What to do ->
Present the rows below as a numbered list, one line per item, skipping blank lines and omitting the picture.

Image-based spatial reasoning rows

◇ ◇ ◇ ◇ ◇ ◇ ◇

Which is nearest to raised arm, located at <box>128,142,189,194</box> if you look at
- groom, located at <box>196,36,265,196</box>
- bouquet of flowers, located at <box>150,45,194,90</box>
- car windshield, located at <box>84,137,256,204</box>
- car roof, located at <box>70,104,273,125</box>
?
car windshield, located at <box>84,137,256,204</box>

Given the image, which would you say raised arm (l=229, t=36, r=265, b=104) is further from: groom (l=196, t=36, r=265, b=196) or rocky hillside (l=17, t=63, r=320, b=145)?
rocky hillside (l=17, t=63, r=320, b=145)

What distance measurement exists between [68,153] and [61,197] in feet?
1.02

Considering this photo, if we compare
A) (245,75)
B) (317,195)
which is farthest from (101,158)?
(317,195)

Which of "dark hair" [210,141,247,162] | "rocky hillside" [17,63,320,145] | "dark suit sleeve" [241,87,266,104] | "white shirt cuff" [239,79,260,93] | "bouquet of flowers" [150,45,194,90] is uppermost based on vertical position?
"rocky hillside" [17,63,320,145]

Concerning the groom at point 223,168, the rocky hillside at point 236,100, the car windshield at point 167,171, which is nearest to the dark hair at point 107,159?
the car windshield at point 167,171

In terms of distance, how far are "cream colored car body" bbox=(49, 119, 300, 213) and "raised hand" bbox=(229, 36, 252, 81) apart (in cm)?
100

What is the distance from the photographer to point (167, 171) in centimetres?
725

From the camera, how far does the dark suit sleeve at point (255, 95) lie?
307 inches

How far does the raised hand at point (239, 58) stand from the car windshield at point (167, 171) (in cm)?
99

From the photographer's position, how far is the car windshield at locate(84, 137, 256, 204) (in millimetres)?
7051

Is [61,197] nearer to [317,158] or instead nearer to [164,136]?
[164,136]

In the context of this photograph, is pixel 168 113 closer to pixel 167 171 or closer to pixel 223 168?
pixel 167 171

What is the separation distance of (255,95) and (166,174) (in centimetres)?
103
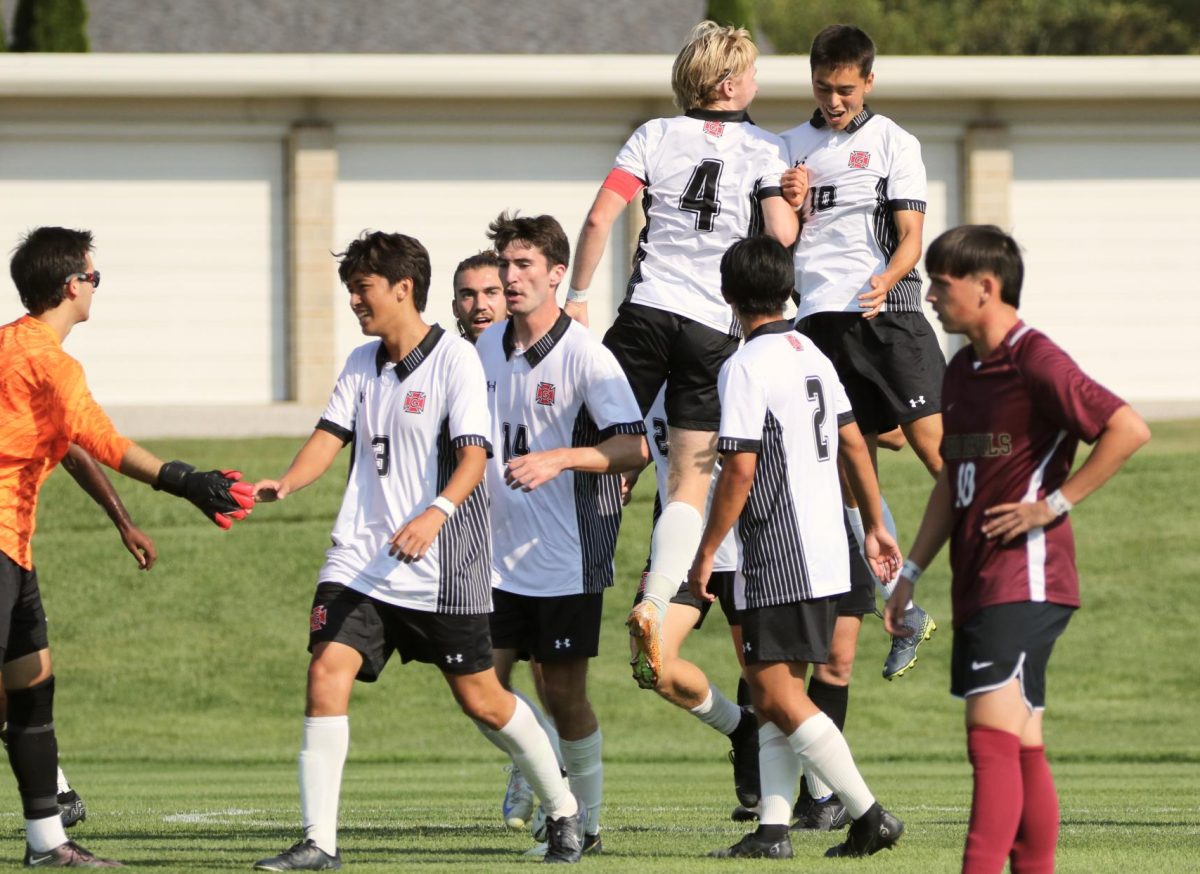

◇ ◇ ◇ ◇ ◇ ◇ ◇

Exercise output ->
1. Which is nearest to raised arm, located at <box>128,142,189,194</box> if you look at
2. - groom, located at <box>196,36,265,196</box>
3. - bouquet of flowers, located at <box>150,45,194,90</box>
4. - car windshield, located at <box>84,137,256,204</box>
5. - car roof, located at <box>70,104,273,125</box>
6. ?
7. car windshield, located at <box>84,137,256,204</box>
8. Given the image, which would you say raised arm (l=229, t=36, r=265, b=104) is further from: groom (l=196, t=36, r=265, b=196) or rocky hillside (l=17, t=63, r=320, b=145)?
9. rocky hillside (l=17, t=63, r=320, b=145)
10. What distance measurement exists between [68,153] and [61,197] in feet?
11. 1.02
12. Considering this photo, if we compare
13. A) (245,75)
14. B) (317,195)
15. which is farthest from (101,158)?
16. (317,195)
17. Which of "dark hair" [210,141,247,162] | "rocky hillside" [17,63,320,145] | "dark suit sleeve" [241,87,266,104] | "white shirt cuff" [239,79,260,93] | "bouquet of flowers" [150,45,194,90] is uppermost based on vertical position?
18. "rocky hillside" [17,63,320,145]
19. Concerning the groom at point 223,168, the rocky hillside at point 236,100, the car windshield at point 167,171, which is nearest to the dark hair at point 107,159?
20. the car windshield at point 167,171
21. In terms of distance, how far are "cream colored car body" bbox=(49, 119, 300, 213) and "raised hand" bbox=(229, 36, 252, 81) apart (in cm)?
22. 100
23. What is the distance from the photographer to point (167, 171) in centimetres?
24. 725
25. From the camera, how far does the dark suit sleeve at point (255, 95) lie?
26. 307 inches
27. How far does the raised hand at point (239, 58) stand from the car windshield at point (167, 171) (in cm)?
28. 99
29. From the photographer's position, how far is the car windshield at locate(84, 137, 256, 204) (in millimetres)?
30. 7051
31. Is [61,197] nearer to [317,158] or instead nearer to [164,136]?
32. [164,136]
33. In the context of this photograph, is pixel 168 113 closer to pixel 167 171 or closer to pixel 223 168?
34. pixel 167 171
35. What is the separation distance of (255,95) and (166,174) (in centimetres)?
36. 103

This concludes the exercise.